Arch pressed the dirty little hands that fluttered about him—for, next to his mother, he loved Mat.

"I will go out now and call somebody," she said; "there Mrs. Hill and Peggy Sullivan, if she ain't drunk. Either of them will come!" And a few moments later the room was filled with the rude neighbors.

They did not think it necessary to call a coroner. She had been ailing for a long time. Heart complaint, the physician said—and she had probably died in one of those spasms to which she was subject. So they robed her for the grave, and when all was done, Arch stole in and laid the pinks and roses on her breast.

"Oh, mother! mother!" he said, bending over her, in agony, "she sent them to you, and you shall have them! I thought they would make you so happy! Well, maybe they will now! Who can tell?"

The funeral was a very poor one.
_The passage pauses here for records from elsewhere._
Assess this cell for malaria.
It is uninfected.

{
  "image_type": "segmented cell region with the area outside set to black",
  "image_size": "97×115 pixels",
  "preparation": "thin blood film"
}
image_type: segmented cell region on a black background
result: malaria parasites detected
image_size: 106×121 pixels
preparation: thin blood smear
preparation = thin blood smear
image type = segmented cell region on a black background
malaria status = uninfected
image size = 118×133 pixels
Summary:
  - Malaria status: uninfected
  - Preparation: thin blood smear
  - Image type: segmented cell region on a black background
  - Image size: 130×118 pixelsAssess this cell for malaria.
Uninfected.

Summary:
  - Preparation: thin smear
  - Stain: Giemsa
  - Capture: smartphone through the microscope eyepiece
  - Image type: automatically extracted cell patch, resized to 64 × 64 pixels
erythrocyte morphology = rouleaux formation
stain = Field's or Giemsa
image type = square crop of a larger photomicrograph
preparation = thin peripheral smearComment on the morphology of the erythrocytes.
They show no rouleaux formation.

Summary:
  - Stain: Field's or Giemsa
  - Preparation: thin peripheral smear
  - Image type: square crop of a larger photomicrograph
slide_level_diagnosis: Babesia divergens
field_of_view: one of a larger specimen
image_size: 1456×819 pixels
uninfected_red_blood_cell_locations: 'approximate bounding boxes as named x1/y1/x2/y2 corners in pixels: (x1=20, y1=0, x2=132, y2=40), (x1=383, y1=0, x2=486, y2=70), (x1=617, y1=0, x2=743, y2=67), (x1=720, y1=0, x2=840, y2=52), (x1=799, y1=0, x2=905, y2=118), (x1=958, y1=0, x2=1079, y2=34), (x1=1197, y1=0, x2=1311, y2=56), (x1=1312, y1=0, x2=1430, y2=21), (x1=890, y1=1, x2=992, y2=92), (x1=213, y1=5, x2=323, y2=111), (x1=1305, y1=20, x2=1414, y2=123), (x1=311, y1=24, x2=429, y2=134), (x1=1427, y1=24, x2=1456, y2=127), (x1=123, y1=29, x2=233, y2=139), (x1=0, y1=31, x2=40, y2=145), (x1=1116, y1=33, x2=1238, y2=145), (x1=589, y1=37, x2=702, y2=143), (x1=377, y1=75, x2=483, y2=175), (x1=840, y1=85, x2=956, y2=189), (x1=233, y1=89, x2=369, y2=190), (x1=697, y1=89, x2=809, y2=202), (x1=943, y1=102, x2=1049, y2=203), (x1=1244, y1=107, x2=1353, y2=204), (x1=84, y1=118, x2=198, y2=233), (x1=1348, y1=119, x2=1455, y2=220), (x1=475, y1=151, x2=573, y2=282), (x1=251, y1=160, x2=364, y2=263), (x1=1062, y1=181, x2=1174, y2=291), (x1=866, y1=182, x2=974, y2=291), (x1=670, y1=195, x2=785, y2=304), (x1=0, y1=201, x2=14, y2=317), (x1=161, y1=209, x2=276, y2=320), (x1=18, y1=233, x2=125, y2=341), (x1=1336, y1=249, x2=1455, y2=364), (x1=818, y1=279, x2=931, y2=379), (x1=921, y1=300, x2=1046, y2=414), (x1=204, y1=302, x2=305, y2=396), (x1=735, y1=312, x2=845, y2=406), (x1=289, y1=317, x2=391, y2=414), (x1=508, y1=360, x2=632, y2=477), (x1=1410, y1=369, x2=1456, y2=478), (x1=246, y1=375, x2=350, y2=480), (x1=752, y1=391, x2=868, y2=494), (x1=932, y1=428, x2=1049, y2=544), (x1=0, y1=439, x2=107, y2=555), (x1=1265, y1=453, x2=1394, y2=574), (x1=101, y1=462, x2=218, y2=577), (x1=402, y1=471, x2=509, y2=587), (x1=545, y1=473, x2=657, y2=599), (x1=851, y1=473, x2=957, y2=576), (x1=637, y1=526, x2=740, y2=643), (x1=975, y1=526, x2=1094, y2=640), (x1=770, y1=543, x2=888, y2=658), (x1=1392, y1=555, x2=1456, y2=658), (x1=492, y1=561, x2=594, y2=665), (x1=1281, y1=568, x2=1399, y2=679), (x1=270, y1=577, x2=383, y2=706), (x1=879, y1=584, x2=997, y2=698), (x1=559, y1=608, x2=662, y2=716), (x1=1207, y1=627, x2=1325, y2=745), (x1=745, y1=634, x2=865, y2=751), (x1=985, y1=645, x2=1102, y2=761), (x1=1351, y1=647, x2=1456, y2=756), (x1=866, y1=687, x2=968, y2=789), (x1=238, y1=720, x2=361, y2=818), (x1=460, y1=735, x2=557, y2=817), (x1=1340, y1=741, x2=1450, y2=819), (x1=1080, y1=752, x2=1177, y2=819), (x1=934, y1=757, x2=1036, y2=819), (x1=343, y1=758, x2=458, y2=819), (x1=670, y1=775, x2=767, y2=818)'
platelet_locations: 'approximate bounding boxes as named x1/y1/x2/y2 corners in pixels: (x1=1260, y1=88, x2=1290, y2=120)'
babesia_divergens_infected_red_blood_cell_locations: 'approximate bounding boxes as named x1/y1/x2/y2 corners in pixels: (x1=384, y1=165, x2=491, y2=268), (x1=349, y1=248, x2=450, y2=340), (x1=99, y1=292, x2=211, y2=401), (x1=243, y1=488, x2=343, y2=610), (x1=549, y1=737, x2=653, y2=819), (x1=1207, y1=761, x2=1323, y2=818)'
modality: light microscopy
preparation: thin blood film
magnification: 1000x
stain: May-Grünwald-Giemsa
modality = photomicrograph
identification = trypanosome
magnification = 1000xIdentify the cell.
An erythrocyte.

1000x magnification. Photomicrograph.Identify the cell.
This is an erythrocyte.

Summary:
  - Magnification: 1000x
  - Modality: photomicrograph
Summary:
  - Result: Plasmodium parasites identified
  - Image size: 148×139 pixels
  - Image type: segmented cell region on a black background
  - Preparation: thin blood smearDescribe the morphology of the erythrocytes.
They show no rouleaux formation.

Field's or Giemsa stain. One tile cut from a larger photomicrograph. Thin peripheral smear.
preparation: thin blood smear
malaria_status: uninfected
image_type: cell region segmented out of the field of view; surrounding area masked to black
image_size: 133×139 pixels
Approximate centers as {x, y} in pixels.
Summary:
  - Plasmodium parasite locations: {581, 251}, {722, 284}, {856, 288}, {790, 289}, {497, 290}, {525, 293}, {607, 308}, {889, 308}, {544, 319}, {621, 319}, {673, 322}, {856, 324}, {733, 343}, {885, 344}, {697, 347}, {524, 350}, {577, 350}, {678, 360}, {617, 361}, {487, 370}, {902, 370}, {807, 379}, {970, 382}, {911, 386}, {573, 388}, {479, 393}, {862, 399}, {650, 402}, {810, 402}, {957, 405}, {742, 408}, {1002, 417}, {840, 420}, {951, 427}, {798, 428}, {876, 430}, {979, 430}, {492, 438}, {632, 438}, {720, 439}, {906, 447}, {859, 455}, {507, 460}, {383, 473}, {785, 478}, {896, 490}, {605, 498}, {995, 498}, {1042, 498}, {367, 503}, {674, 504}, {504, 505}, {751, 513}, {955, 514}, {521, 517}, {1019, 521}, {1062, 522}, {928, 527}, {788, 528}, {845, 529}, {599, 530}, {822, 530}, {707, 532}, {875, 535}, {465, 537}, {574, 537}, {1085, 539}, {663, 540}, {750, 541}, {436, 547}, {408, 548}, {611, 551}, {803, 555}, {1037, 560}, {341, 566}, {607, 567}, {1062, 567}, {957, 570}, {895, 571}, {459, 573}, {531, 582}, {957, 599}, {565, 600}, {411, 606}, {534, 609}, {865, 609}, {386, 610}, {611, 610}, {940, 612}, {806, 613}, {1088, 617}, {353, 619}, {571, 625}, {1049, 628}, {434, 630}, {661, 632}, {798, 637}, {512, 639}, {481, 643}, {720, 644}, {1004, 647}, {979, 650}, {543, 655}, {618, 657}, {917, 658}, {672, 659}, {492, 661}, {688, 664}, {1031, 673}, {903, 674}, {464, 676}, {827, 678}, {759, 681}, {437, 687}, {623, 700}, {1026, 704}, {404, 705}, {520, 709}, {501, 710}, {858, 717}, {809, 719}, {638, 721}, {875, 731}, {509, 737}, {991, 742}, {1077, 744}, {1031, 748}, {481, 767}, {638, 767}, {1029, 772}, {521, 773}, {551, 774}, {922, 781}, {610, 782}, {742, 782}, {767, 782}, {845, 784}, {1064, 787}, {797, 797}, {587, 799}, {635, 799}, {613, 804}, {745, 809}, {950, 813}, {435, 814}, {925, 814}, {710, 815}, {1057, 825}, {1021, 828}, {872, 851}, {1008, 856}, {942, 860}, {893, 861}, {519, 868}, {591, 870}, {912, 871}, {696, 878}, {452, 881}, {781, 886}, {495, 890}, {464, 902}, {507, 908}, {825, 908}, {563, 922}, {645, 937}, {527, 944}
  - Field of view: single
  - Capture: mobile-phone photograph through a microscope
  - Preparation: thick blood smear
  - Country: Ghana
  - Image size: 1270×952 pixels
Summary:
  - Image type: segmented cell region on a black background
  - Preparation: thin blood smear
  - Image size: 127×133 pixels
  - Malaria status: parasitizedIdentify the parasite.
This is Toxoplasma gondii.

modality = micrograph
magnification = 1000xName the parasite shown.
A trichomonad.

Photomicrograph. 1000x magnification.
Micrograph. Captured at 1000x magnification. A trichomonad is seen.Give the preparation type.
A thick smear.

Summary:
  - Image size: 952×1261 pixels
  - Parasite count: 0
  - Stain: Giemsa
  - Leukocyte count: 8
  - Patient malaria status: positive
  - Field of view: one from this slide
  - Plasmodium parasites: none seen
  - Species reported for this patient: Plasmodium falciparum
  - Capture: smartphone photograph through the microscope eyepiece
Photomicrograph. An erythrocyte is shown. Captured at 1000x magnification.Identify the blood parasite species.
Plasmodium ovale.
A kind city missionary prayed over the remains, and the hearse was followed to Potter's Field only by Mat and Arch—ragged and tattered, but sincere mourners.

When they came back Mat took Arch's hand and led him into the wretched den she called home.

"You shall stay here, Arch, with Grandma Rugg and me. She said you might if you'd be a good boy, and not plague the cat. Grandma's a rough one, but she ain't kicked me since I tore her cap off. I'm too big to be kicked now. Sit down, Arch; you know you can't stay at home now."